The order to liquidate the ghetto was given by Rudolf Neugebauer, the commander of Einsatzkommando 3. Kittel supervised the liquidation of the ghetto on 23–24 September 1943. The remaining Jews were transported to the Klooga concentration camp in Estonia (about 2,000 men), the Kaiserwald concentration camp in Latvia (about 1,400–1,700 young women), and the others were transported to extermination camps, mainly Auschwitz (about 5,000–7,000 people who were unfit for work). During the liquidation of the ghetto, Kittel ordered that a piano be brought to a yard. He continued to play it with his left hand while he shot a Jewish boy who begged for mercy with his right hand.

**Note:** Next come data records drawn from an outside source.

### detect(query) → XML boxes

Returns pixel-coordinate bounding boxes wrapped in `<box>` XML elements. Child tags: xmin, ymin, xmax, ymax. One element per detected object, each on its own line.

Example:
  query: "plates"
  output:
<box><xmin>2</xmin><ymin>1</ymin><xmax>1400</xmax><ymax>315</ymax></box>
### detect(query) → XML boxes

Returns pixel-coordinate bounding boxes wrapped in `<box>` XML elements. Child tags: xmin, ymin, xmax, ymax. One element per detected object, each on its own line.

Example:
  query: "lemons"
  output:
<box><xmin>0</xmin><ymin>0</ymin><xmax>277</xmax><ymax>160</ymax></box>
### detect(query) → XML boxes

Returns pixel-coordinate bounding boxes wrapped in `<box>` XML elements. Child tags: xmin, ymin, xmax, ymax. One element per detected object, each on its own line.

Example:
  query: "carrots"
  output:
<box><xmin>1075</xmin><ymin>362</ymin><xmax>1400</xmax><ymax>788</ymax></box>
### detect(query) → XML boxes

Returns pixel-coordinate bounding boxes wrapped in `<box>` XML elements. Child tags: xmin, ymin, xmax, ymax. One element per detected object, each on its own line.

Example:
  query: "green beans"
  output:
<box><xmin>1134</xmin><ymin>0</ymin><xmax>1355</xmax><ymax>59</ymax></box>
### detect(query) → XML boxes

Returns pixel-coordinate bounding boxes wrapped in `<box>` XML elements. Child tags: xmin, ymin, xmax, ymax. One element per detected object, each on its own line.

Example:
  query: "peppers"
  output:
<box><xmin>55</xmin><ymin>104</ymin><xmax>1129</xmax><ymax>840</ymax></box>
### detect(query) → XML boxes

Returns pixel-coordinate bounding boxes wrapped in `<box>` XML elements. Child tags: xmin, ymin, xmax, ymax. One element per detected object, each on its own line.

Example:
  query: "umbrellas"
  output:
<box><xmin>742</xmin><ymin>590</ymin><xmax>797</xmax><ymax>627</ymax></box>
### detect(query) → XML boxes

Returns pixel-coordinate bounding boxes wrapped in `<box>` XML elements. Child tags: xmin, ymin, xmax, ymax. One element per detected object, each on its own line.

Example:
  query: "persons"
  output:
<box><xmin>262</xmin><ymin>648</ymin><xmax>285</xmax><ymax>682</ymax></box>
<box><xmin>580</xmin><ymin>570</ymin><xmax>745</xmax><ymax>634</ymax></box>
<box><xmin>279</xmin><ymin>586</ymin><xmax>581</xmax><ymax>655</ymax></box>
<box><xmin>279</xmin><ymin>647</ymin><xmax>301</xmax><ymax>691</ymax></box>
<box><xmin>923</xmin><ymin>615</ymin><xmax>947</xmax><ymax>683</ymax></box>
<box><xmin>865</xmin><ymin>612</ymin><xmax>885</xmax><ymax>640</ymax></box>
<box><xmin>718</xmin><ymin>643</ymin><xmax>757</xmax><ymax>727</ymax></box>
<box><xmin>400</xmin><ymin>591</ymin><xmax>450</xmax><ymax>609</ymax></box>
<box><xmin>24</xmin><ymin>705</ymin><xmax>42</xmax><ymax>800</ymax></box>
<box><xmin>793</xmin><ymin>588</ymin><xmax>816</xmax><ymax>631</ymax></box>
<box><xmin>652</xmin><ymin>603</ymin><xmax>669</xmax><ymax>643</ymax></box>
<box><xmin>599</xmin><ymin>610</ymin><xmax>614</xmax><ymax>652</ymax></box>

After the liquidation of the Vilna Ghetto, Kittel visited the remaining labor camps and terrorized their inmates. On 15 October, he inspected Kailis forced labor camp and deported 30 Jews for execution in Ponary. In late 1943, Germans arrested a couple that escaped from the HKP 562 forced labor camp. Kittel organized a public hanging of the couple and their daughter, but the noose tore. He then personally shot the man and the woman; another Gestapo man shot the child. In December, Kittel demanded the location of Salk Dessler, deputy of Jacob Gens who escaped the ghetto. Dessler was betrayed by a former Jewish policeman and arrested with about 30 other Jews; most of them were executed. After the liquidation of the Vilnius Ghetto, Kittel was posted to the newly formed Kovno concentration camp in the reorganized Kovno Ghetto as a liaison between the SS commander in the ghetto and the Gestapo in the city of Kaunas. On 27 March 1944, Kittel participated in the Kinderaktion in the ghetto, a roundup of about 1,700 children and the elderly who were subsequently murdered. During that Aktion, Kittel interrogated Jewish policemen on their assistance to Jewish partisans and selected 33 of them for execution at the Ninth Fort.